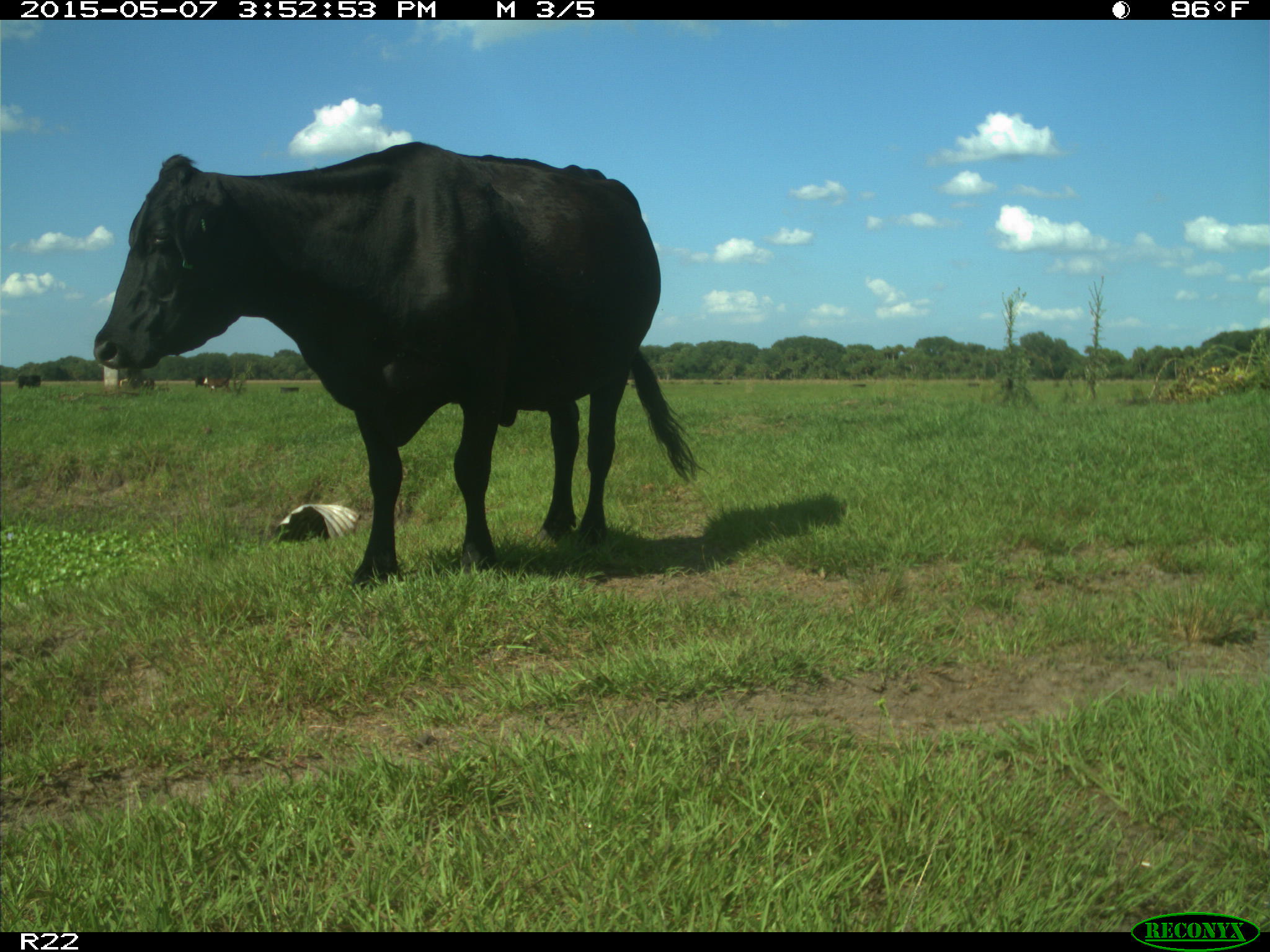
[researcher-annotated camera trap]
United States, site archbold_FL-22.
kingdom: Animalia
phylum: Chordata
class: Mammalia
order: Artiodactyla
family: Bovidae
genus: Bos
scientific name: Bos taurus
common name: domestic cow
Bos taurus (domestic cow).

* * *

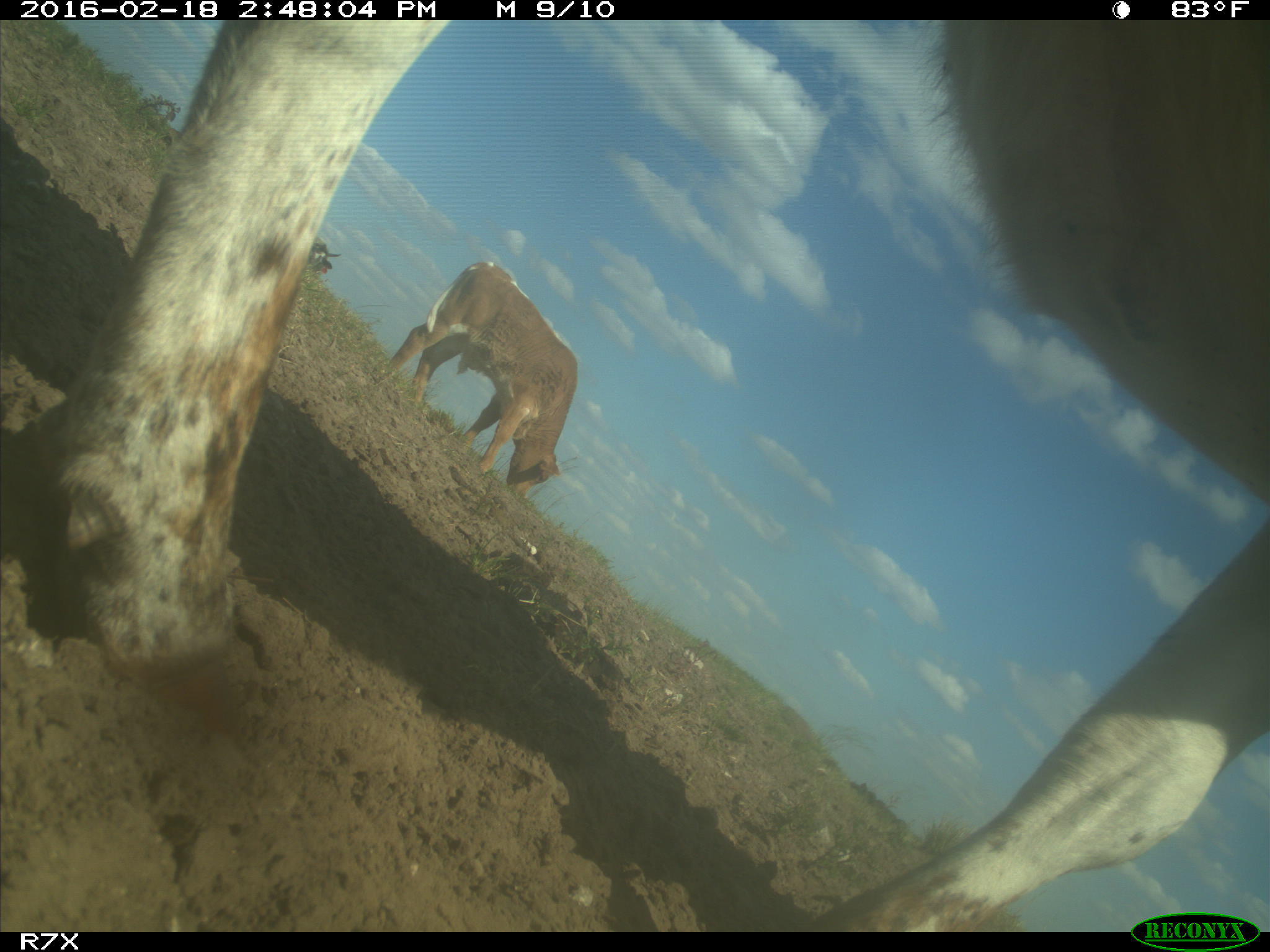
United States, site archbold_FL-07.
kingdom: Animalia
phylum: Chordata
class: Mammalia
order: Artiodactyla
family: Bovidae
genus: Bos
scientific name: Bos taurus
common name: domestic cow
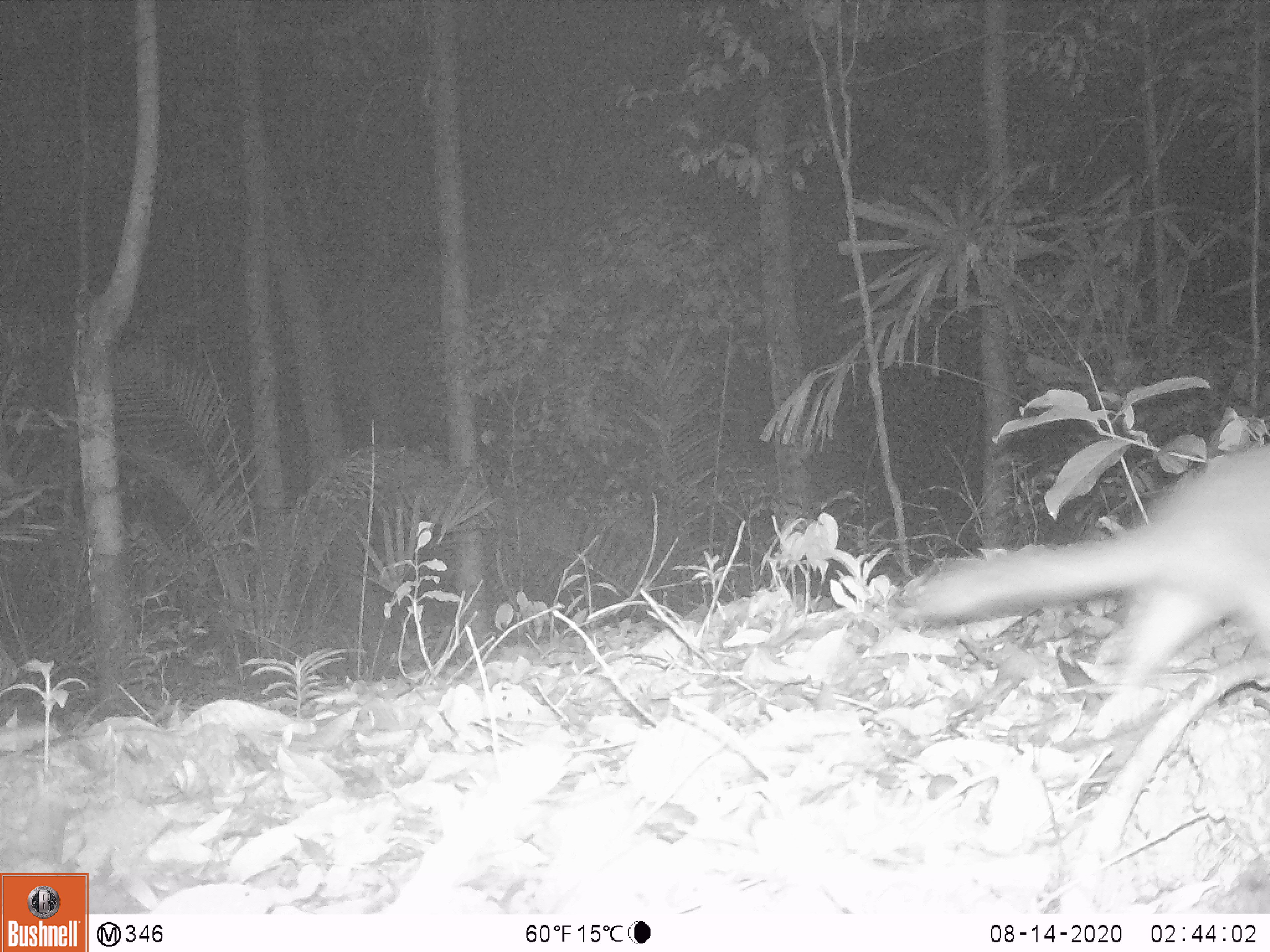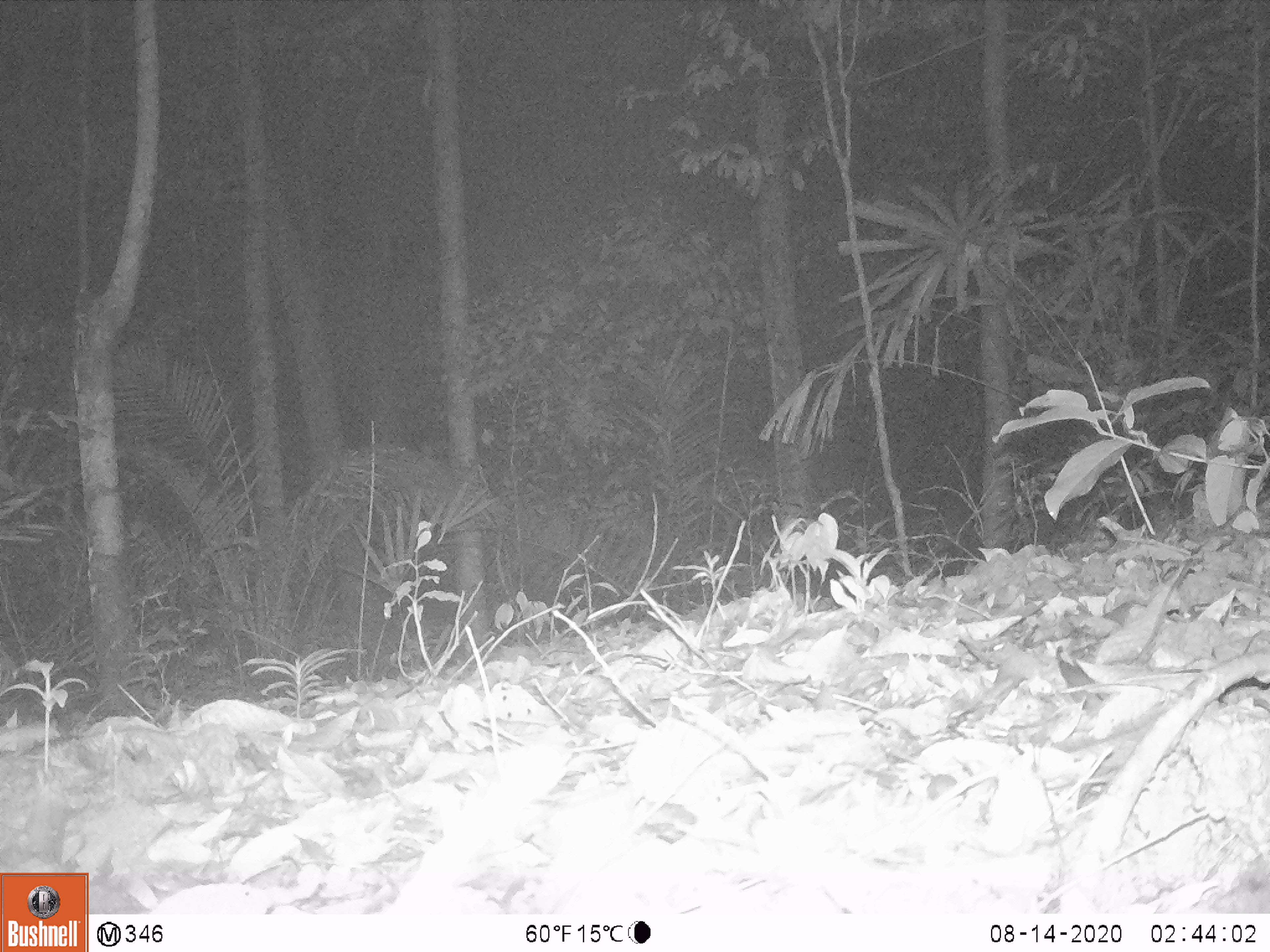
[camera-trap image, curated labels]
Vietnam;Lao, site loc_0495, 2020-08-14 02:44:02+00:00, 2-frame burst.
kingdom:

--

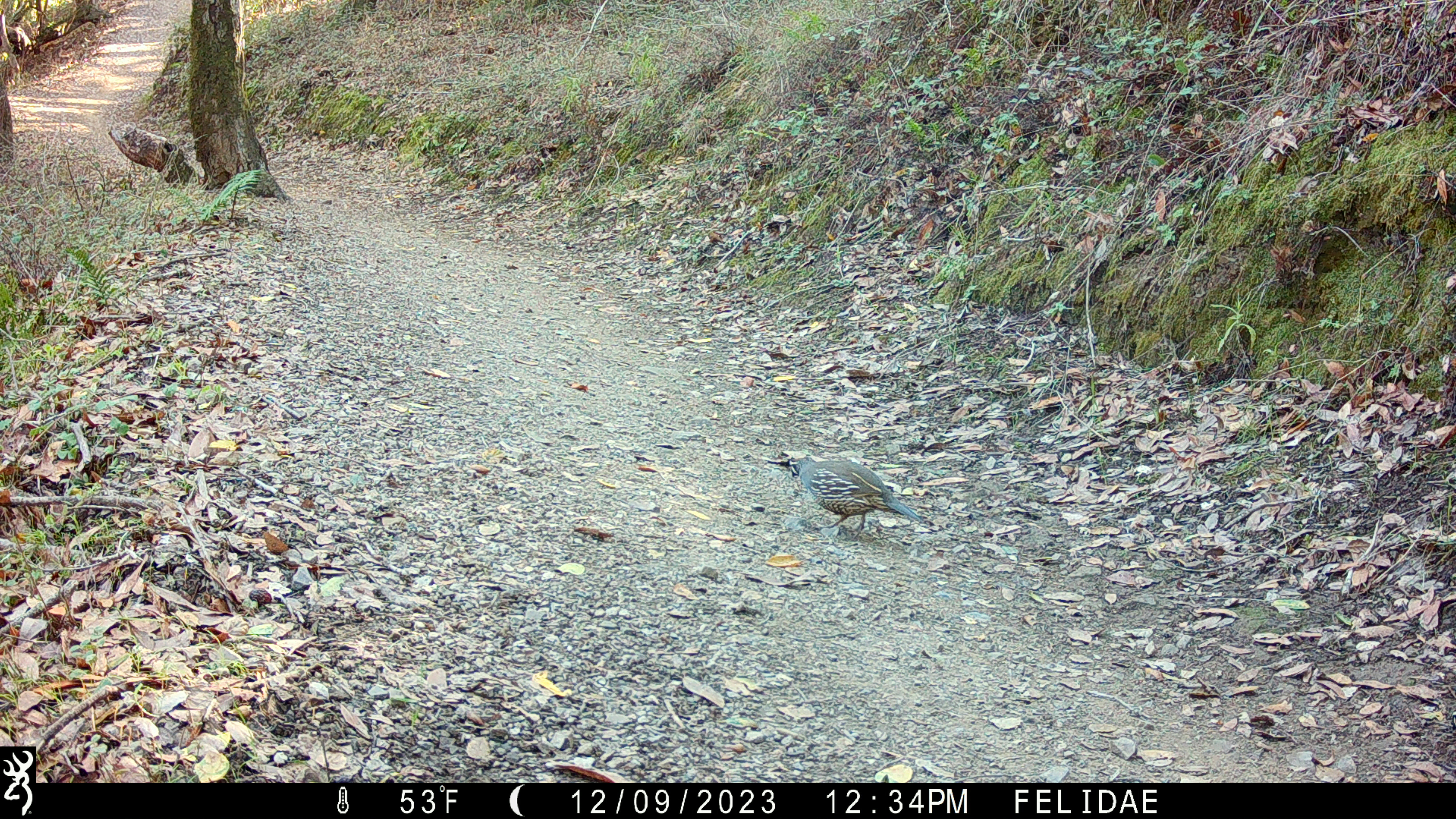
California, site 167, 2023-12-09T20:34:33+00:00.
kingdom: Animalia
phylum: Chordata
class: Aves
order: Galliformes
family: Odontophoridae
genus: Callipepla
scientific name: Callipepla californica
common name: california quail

Task to complete
Lines in the records above that carry the word "camera" are to be located and copied.

Expected answer
[researcher-annotated camera trap]
[camera-trap image, curated labels]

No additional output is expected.